Dans «The Sisters», on suit les 3 soeurs sveltes et aux longs cheveux bruns dans les restaurants les plus chers de Beyrouth, dans des boutiques de luxe et des salons de beauté. Chaque déplacement est immortalisé par un ou deux selfies. «Suis-je belle? Est-ce que la lumière me met en valeur ?», demande Farah à Nadine lors d’une séance photo – tout en tenant dans ses bras Stella, sa petite chienne blanche. L’émission ne peut certes prétendre au succès planétaire de son pendant américain, «Keeping up with the Kardashians», diffusé depuis 2007. Elle manque du parfum de scandale qui a fait le succès des soeurs américaines à coup de «sex-tape» et de grossesse controversée.Les «Sisters» libanaises disent vouloir respecter les «valeurs conservatrices» du Moyen-Orient, ce qui exclut toute discussion sur le corps, les petits amis et le sexe, qui font le sel et le succès des Kardashian. «Nous voulons que les gens voient comment sont les femmes libanaises», explique Alice, l’aînée et cheffe autoproclamée du trio. «Nous voulons montrer aux gens que nous ne sommes pas parfaites», explique Alice en exagérant un peu l’accent anglais. «Le message, ce n’est pas juste «soyez belles»», assure-t-elle: «Les gens peuvent voir à quel point les Libanaises sont intelligentes et que nous n’avons pas besoin de nos parents». Pourtant, dans le 1er épisode, les soeurs semblent plonger sans remords dans les stéréotypes. Nadine, qui est en retard pour aller chercher à l’aéroport une Alice exaspérée par l’attente, lance à la caméra «Dès qu’on a un problème, papa est là pour nous aider», et demande à son père d’envoyer le chauffeur… Au sein d’une société libanaise très consumériste et adepte du m’as-tu-vu, les 3 soeurs représentent un segment non négligeable de femmes obsédées par leur apparence et leur apparat, des chirurgies esthétiques aux vêtements et accessoires de marques. 

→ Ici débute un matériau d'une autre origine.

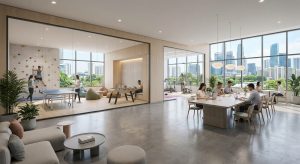 Beyond Desks: Recreational Facilities That Make Coworking Spaces Stand Out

«Nous essayons de combattre ce stéréotype de la femme libanaise, mais il revient à chaque fois, dans les films, dans les émissions…», se désole Rim Kaedbey, militante et chercheuse. «La majorité des Libanaises ne peuvent s’offrir ce mode de vie», ajoute-t-elle. Comparée aux aventures des Kardashian américaines – qu’elle reconnaît suivre, un «plaisir coupable» -, la version libanaise est ennuyeuse et «mal jouée», juge par ailleurs Mme Kaedbey. La chaîne libanaise LBCI refuse de communiquer les chiffres d’audience, mais sur YouTube, le 9e épisode n’a été vu que 81.000 fois, contre 242.000 pour le 1er, diffusé en mars avec moult publicité et couverture médiatique. «Si on a juste les soeurs qui parlent de mode, est-ce vraiment assez pour captiver un public ?», interroge May Farah, professeure et spécialiste des médias à l’Université américaine de Beyrouth. «Etre jolies, cela aide, mais ce n’est pas ce qui maintient les gens à l’antenne».